▶ **What is needed**: Copy everything in the listing from the line containing "Is it nearer" down to the last line of the listing, reproducing each line with no changes.

[Rows from a spatial reasoning dataset]
════════════════
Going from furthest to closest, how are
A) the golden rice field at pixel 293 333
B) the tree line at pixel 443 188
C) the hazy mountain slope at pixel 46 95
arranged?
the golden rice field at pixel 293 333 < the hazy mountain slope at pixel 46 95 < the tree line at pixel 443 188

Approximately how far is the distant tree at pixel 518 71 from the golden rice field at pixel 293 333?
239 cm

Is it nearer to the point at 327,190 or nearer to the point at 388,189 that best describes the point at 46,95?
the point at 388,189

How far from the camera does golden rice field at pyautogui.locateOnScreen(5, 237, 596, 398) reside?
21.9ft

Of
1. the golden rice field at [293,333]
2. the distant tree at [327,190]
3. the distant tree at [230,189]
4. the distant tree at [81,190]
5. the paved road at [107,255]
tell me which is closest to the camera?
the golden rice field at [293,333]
════════════════
▶ **Expected output**:
Is it nearer to the point at 327,190 or nearer to the point at 388,189 that best describes the point at 46,95?
the point at 388,189

How far from the camera does golden rice field at pyautogui.locateOnScreen(5, 237, 596, 398) reside?
21.9ft

Of
1. the golden rice field at [293,333]
2. the distant tree at [327,190]
3. the distant tree at [230,189]
4. the distant tree at [81,190]
5. the paved road at [107,255]
tell me which is closest to the camera?
the golden rice field at [293,333]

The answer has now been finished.